It’s more than 30 years since Kenneth Frampton brought us critical regionalism but in today’s political landscape it’s as relevant as ever, argues Ben Flatman

Ben Flatman

A recent book addressing the “populist” revolt that has shaken the UK political establishment has interesting resonances with old debates within architecture.

In Anywheres vs Somewheres: The Split that Made Brexit Inevitable, political commentator David Goodhart identifies one of the key new social and cultural divides in the UK as being that between those who identify as being from a specific locale – the “somewhere” – and the usually university-educated, more mobile “anywhere”. In his analysis, the latter group are the winners in the globalisation race – confident in their ability to navigate its challenges and comfortable within a diverse and geographically untethered global culture. In contrast, the “somewhere” are less well-off and less well educated. They are much more likely to live in and identify with the area in which they were born and probably still live – rooted by a stronger sense of connection to the peculiarities of place and local culture.

Goodhart’s book, with its underlying critique of immigration and free movement, has been interpreted by some as a proto-manifesto for an anticipated forthcoming Tory government. Theresa May has recently spoken out about the importance of attachment to place: “If you believe you’re a citizen of the world, you’re a citizen of nowhere. You don’t understand what the very word ‘citizenship’ means.”

In some ways Goodhart’s book also echoes old debates within architectural theory about how to address the apparent conflict between modernity and a desire for a sense of meaning and place that go back decades.

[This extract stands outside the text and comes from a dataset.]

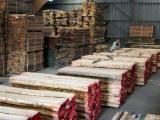 Hardwood  Unedged Timber - Flitches - Boules Lithuania - Loose, Sycamore (North America), PEFC/FFC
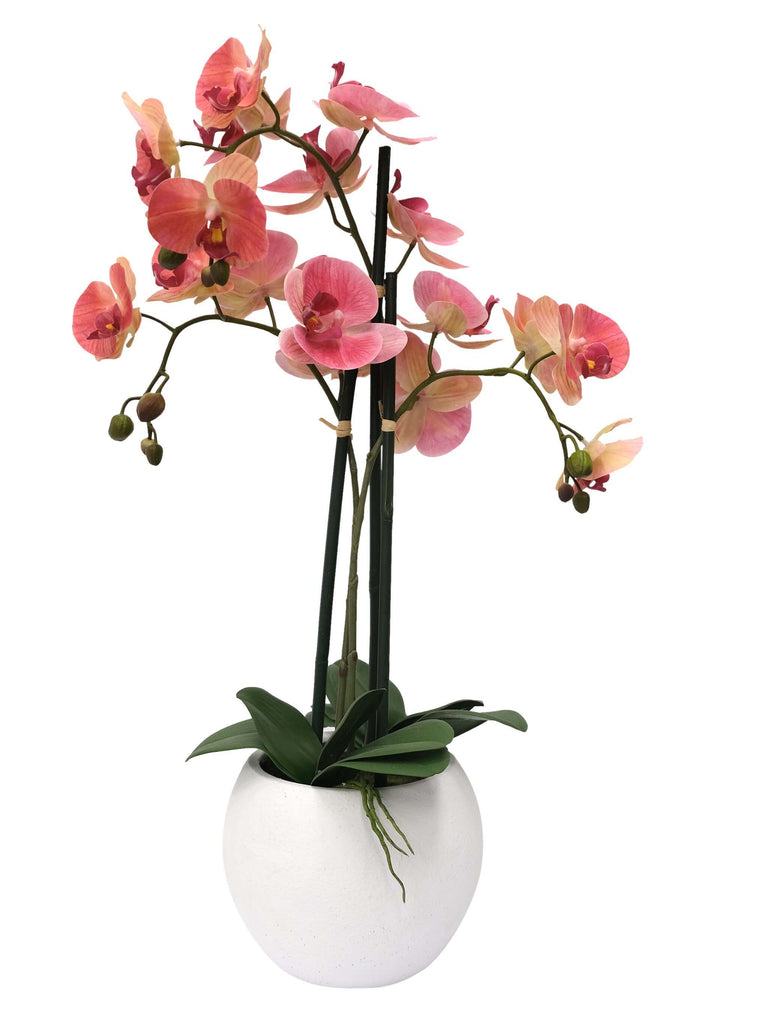 Orchid in Pot Pink by  Florabelle Living - Shop Charlies Interiors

Kenneth Frampton’s seminal 1983 essay, Towards a Critical Regionalism, became a touchstone for many architects seeking to navigate the shifting theoretical and cultural terrain of post-modernism, Thatcherism and the rapidly collapsing certainties of the Cold-War era in the late 20th century. Critical regionalism, with its emphasis on the indirect architectural inspiration offered by a specific place or site, became a key influence, whether consciously or not, underpinning much architectural practice and education for an entire generation.

Like almost every other successful architectural idea, consumer capitalism has already appropriated critical regionalism, commodified it and turned it into a marketing tool. 

Critical regionalism was specifically an attempt to address the conflict between a homogenising, “anywhere” consumer and design culture, and an instinctual belief in the value and importance of a “genius loci”. As the UK enters a new period of uncertainty and change, these themes may assume a renewed resonance among architects. If the Brexit vote was at least in part a reaction against globalisation and the perceived detachment of “anywhere” metropolitan elites, then should architecture have a response or reaction to this latest “populist” uprising?    

Like almost every other successful architectural idea, consumer capitalism has to some extent already appropriated critical regionalism, commodified it and turned it into a marketing tool. Today, almost as if in deliberate parody of Frampton’s essay, it has become the norm for developers’ marketing brochures to reference the history and context of the site, and the importance of “place”. Meanwhile, the actual architecture on offer is often little more than the “anywhere” post-modern set-design that Frampton was reacting against.

Frampton sought to identify a way of reconciling the conflicting economic pressures and cultural yearnings inherent in modernity. His response was to emphasise the centrality of place in providing value and meaning to architecture and human lives. In his new book, Goodhart also emphasises the importance of place, shared values and community, but from a reactionary standpoint, advocating greater control over the actual movement of people.

These are perhaps simply the inevitable tensions arising from the rapid change engendered by globalisation, which is itself only the latest stage of an accelerating process of economic and cultural change that began with the industrial revolution and which has yet to fully play itself out. Does this week’s election success for Emmanuel Macron in France represent the start of a concerted fight-back by the globalising “anywhere” or perhaps it’s just another stage in a never-ending and irreconcilable tension between the place that we’ve come from and the place that we’re going to.